The Cierva C.40 was a British autogyro designed by G.B.L. Ellis, Otto Reder, and Dr. J.A.J Bennett and was assembled by the British Aircraft Manufacturing Company at London Air Park, Hanworth.

==Development==
The C.40 was the last autogiro produced by the Cierva Autogiro Company, Ltd. Design commenced in July 1936 and continued after Cierva's death in an airliner crash in December of that year. Based on the C.30A Autogiro the C.40 was originally intended to use a higher power version of the Armstrong Siddeley Genet Major engine.
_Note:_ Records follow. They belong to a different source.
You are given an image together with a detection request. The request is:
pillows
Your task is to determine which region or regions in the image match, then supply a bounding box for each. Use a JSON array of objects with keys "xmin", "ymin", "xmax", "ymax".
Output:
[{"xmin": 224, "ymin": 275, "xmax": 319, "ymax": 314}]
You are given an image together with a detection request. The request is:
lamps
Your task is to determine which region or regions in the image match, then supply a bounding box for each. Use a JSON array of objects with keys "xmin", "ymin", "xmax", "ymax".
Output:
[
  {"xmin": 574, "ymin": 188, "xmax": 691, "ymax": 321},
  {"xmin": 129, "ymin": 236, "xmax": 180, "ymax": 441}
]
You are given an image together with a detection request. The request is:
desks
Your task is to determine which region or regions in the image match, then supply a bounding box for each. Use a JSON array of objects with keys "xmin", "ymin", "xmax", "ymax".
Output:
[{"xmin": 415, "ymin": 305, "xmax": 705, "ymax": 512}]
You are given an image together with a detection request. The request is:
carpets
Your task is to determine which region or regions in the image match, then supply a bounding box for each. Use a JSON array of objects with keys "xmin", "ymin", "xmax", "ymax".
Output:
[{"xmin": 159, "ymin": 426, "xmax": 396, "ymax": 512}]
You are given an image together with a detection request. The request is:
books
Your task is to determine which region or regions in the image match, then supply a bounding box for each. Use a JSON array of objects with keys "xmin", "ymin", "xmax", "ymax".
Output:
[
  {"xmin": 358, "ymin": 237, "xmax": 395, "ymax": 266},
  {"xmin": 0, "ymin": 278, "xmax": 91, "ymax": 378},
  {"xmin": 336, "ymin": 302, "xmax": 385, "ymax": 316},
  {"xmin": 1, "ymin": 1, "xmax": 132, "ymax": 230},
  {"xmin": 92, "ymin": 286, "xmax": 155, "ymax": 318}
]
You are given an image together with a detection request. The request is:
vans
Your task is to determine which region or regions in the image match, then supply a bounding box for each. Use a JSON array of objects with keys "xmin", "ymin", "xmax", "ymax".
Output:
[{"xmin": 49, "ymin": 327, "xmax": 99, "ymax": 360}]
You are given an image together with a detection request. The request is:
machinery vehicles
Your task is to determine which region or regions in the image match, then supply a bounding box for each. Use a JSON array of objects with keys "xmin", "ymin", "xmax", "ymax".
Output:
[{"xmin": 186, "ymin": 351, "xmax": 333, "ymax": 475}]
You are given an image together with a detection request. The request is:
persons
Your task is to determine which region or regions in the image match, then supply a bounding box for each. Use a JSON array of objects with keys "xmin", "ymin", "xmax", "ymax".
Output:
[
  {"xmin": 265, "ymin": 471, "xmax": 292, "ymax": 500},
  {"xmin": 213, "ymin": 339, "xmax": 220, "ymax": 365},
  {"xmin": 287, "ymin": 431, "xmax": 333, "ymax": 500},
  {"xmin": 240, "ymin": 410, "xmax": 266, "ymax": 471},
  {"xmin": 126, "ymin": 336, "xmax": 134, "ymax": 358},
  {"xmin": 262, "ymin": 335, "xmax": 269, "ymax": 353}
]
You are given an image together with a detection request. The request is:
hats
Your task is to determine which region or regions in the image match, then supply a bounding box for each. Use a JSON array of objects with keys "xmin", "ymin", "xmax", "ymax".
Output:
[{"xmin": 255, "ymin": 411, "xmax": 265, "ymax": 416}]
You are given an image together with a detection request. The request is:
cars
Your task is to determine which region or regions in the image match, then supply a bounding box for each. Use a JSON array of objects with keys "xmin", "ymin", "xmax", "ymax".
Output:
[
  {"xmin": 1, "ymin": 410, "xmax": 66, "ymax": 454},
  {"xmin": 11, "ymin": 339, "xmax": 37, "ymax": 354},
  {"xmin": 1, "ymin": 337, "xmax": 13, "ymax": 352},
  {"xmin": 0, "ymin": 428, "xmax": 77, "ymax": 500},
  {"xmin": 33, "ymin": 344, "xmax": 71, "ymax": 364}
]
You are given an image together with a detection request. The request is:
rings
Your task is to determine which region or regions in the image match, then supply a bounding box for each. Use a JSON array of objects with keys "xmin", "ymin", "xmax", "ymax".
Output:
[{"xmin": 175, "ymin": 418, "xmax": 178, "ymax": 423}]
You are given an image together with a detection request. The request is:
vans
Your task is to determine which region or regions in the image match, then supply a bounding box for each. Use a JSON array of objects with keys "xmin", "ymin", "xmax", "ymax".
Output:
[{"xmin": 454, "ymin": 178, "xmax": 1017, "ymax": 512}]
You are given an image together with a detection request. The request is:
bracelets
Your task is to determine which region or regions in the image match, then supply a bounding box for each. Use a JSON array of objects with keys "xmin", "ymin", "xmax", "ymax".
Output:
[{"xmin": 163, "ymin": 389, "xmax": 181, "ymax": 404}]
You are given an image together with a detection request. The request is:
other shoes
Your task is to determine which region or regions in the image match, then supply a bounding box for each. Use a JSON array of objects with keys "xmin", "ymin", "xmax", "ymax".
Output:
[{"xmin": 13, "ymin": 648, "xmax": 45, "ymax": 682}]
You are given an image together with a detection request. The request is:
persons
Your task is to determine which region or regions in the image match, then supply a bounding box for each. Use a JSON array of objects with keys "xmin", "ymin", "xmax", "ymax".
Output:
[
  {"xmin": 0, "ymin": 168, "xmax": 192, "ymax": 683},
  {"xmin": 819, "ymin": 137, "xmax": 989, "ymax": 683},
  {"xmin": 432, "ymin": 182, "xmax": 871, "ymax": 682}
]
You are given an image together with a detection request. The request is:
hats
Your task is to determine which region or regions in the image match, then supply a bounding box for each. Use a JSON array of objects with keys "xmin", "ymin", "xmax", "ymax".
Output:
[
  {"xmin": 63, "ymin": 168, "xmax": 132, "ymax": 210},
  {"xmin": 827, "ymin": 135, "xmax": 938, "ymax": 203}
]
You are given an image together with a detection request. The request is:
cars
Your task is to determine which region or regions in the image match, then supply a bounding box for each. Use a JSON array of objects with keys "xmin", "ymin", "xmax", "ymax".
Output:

Utilizing the lessons of autodynamic rotor development underway since 1933, the C.40 rotor included three flexible blades to suppress vibration and were attached to the rotor hub through inclined flap and drag hinges to give jump-takeoff capability. It had two side-by-side seats in a wooden fuselage and the production version was powered by a Salmson 9NG radial engine, problems with which delayed introduction of the C.40 into service until mid-1938.

==Operational history==
In 1938 the British Aircraft Manufacturing Company assembled nine C.40s at London Air Park, Hanworth, and seven were delivered to the Royal Air Force. The remaining two were registered to the Cierva Autogiro Company, one was lost in France in June 1940, and the other was impressed into RAF service.